Of course, it's a rhythm game, and it's an incredibly simple one at that: the song plays, an animated FMV is shown in the middle of the screen, and Playstation face buttons travel across the bottom of the screen. In the middle of the screen at the bottom, there's a little crosshair, and when a button reaches it, you press the button. There's also a set of colours at the top of the screen, showing how well you're doing, ranging from red (the worst) to blue (the best). At certain points in the song, if you're not in green or blue, you fail and have to start again. It's so simple, it's the kind of thing that you'd see as a minigame in an RPG or something, rather than its own whole game.

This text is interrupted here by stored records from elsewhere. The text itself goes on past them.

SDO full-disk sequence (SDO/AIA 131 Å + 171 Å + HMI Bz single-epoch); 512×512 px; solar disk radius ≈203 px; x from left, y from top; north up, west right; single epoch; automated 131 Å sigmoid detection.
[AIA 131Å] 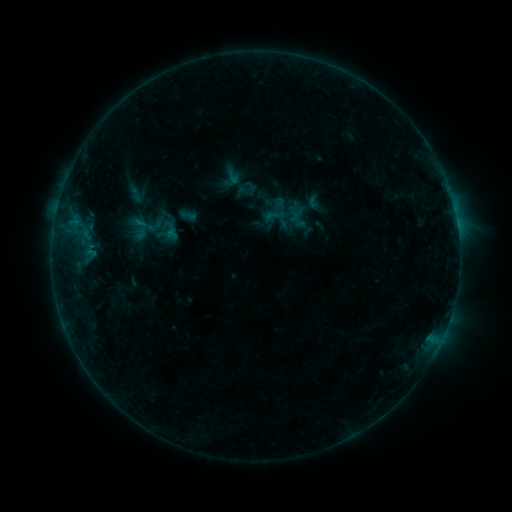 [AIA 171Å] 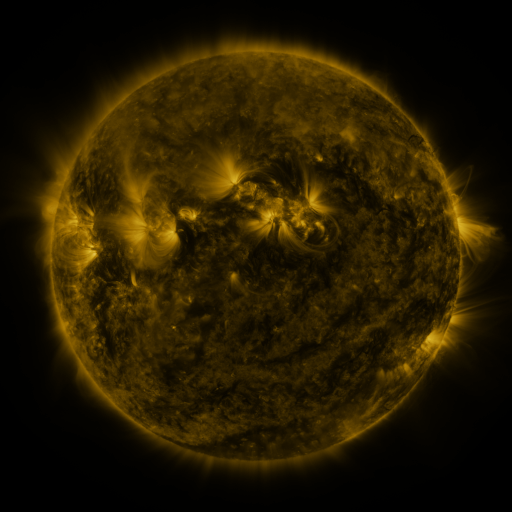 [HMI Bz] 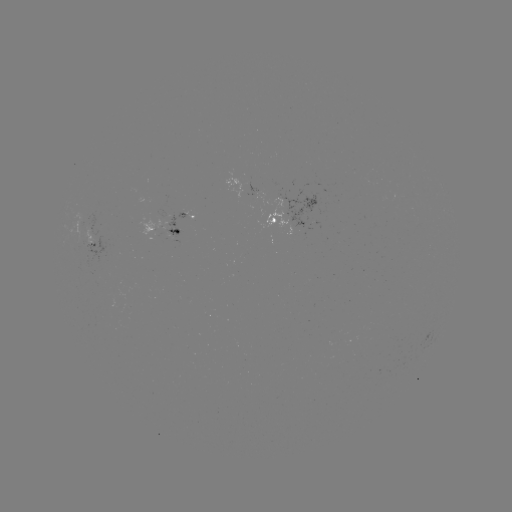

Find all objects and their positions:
sigmoid: (233, 176)
sigmoid: (248, 188)
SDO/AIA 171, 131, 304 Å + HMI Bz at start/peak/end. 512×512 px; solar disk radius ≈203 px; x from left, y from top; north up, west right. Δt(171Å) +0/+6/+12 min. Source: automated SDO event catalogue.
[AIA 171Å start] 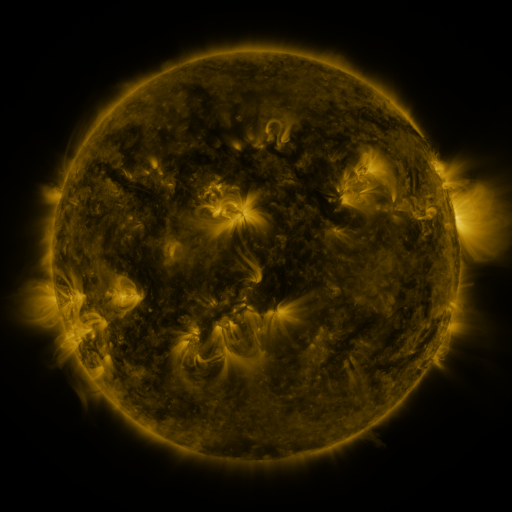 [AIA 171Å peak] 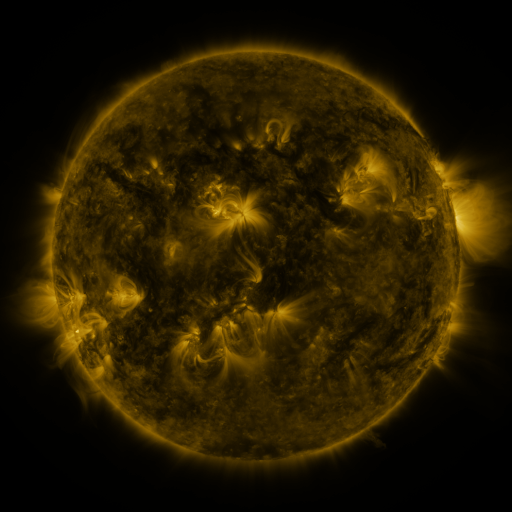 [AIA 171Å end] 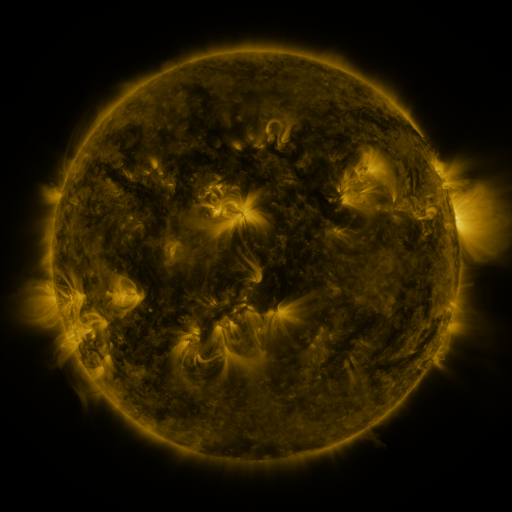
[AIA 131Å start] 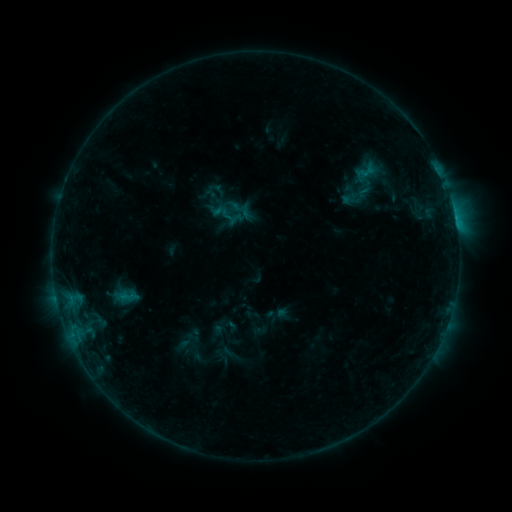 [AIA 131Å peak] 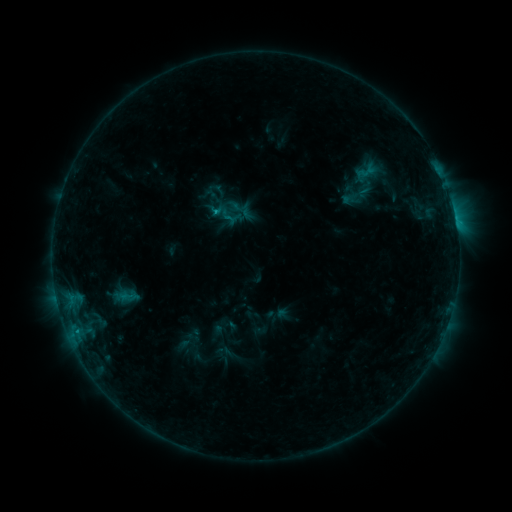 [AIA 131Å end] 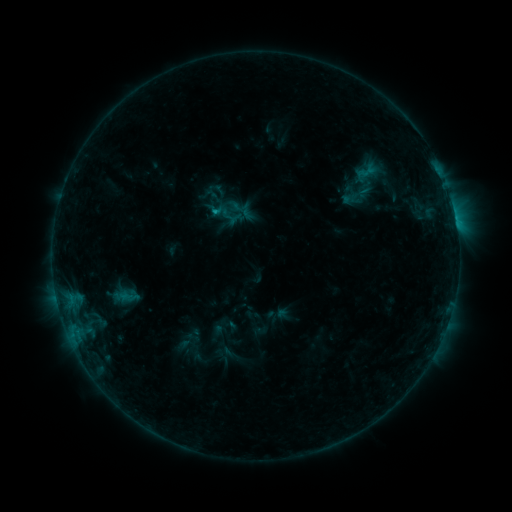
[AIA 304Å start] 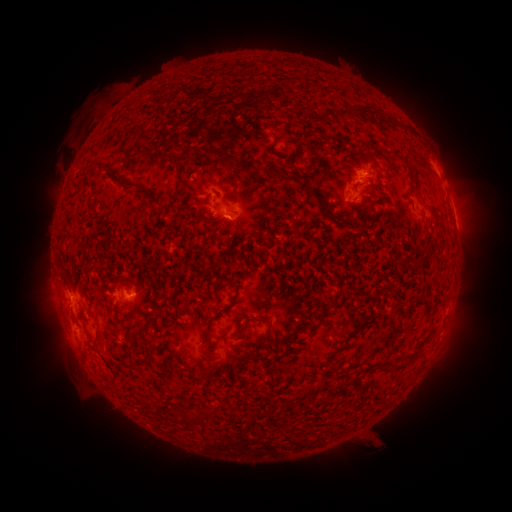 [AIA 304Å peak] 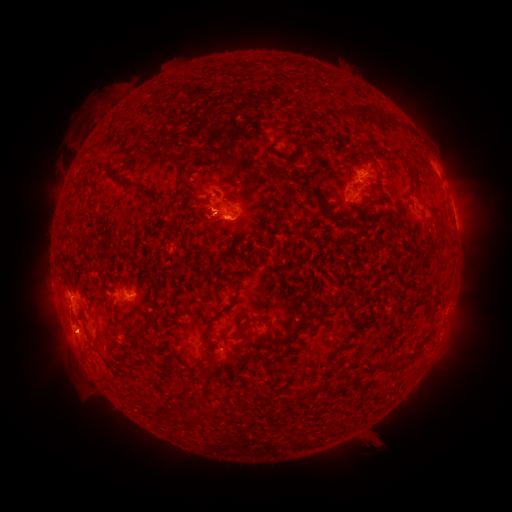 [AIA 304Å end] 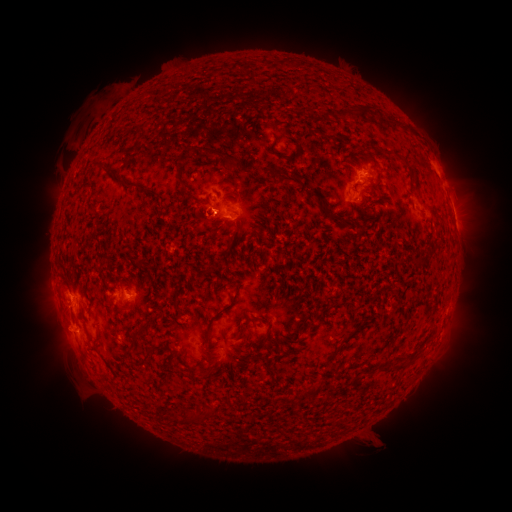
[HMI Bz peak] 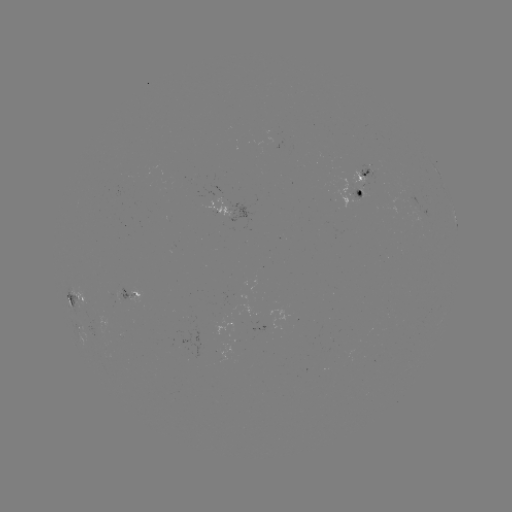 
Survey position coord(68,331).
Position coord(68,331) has eruption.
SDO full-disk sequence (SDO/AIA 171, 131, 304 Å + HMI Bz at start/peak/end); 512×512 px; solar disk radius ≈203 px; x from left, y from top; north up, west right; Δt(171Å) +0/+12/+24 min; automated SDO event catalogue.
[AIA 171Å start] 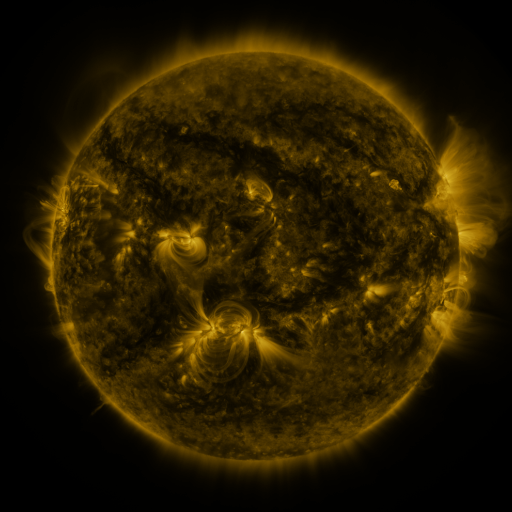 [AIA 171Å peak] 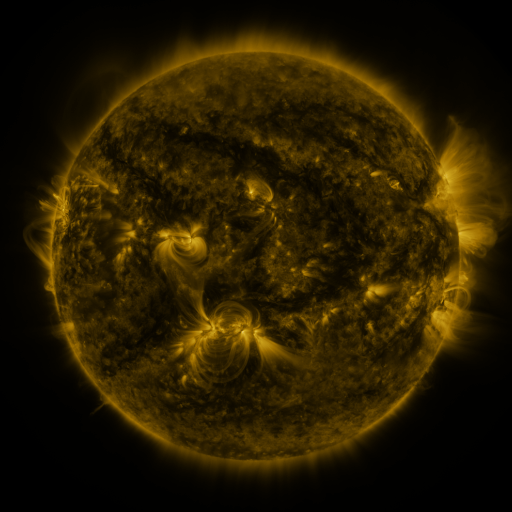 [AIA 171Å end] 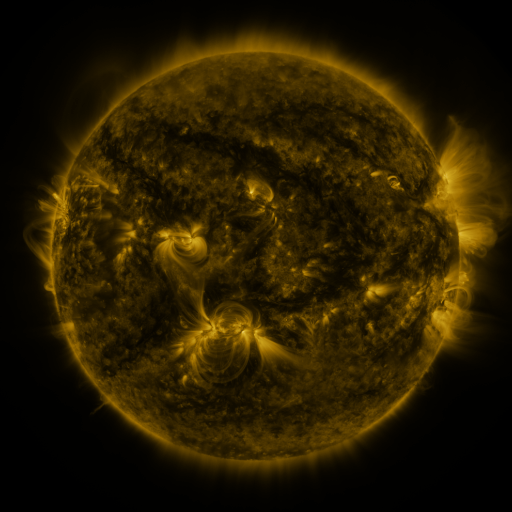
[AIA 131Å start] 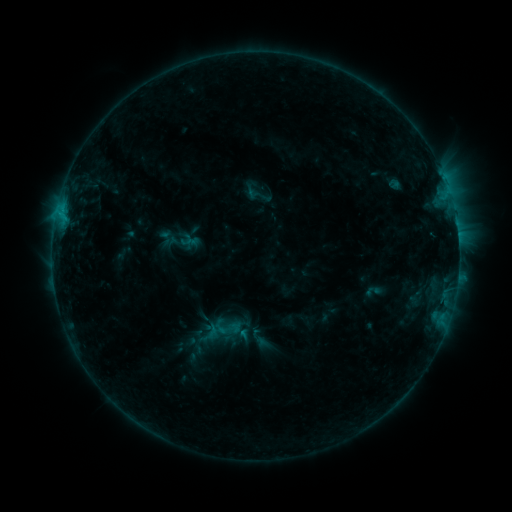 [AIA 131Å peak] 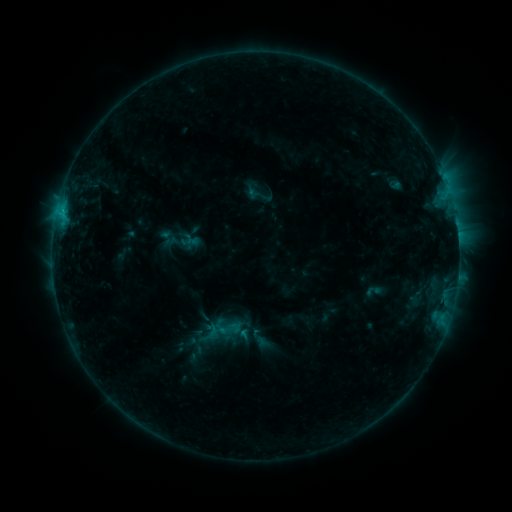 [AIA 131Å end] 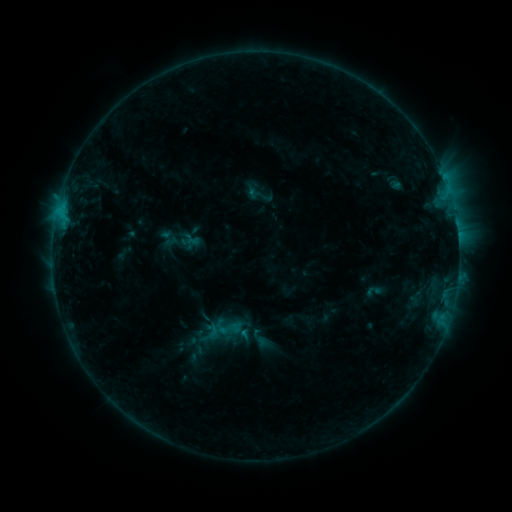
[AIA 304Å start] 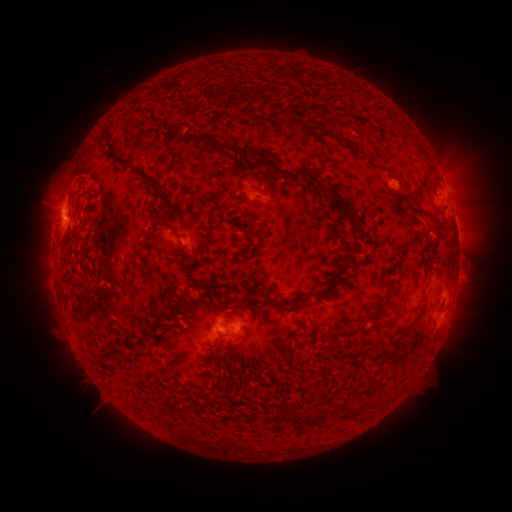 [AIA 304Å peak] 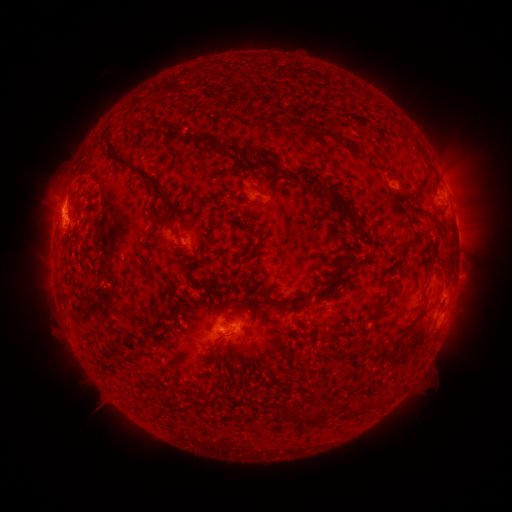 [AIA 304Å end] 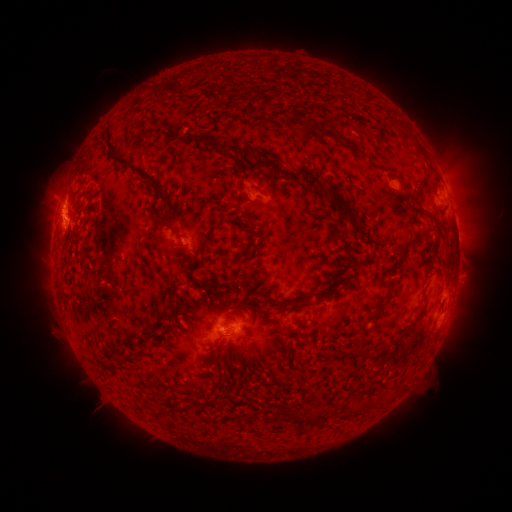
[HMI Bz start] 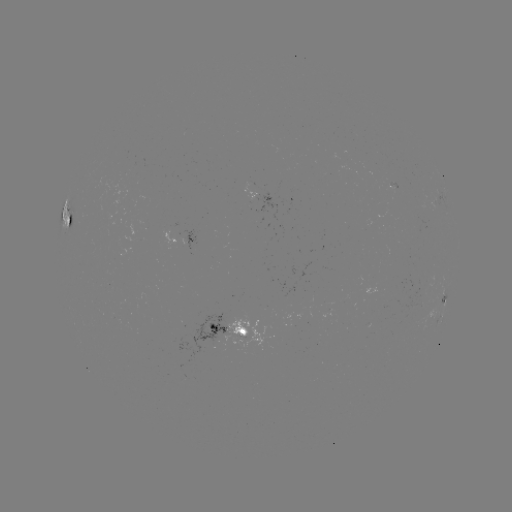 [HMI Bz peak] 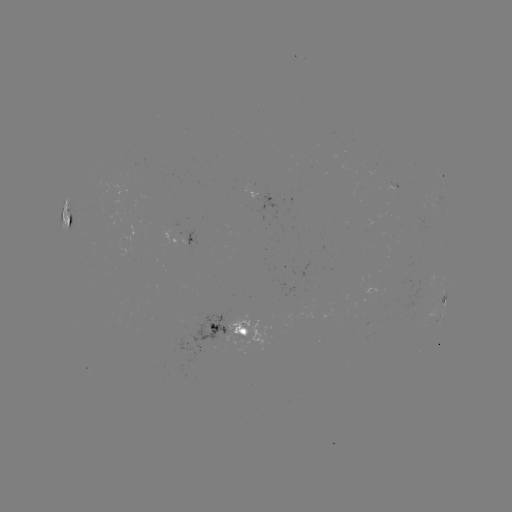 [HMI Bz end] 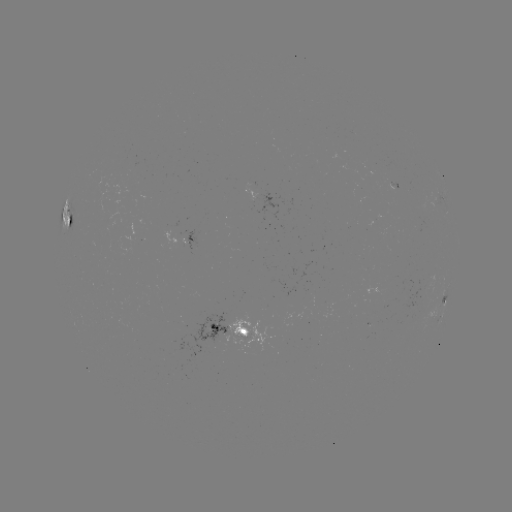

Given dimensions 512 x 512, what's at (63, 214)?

Simple doesn't mean easy, though, and it took me about six attempts to get past the first stage. It seems that this is a question of balance, rather than overall difficulty, though, as I breezed through the next few stages without problems. There are some other odd decisions besides the stage order, too, like how you don't actually get to hear most of the songs you're meant to be playing along with, as your button presses all make very loud noises that drown everythig else out, from bullet ricochets on some stages, to doorbells and animal sounds on others. Interesingly, the general presentation of the game is very much a part of a certain aesthetic things in the late 1990s/early2000s had when they were cashing in on 1970s nostalgia. Some of the fonts and swirly background patterns seen at certain points in this game are very reminiscent of the UK VHS and DVD releases of the 1970s Japanese TV show  Monkey/Saiyuuki that came out at around the same time.

Unfortunately, there isn't much more to be said about the game itself, though. There are apparently a series of minigames, unlocked by completing the main game on all difficulties but the easiest, and through those minigames, FMV clips can be unlocked to watch at your leisure, but it's just not worth playing through such a simple and unengaging main game. So all I have left is this little bit of trivia: it was developed by the company Kaze, who I associate more with their two excellent pinball games on Saturn, Last Gladiators and Necronomicon. Two years later, they also released Akira Psycho Ball, a very experimental and strange pinball game on PS2, which, like this game, was licensed from a popular classic anime, and also featured heavy use of FMV clips in little windows. How interesting!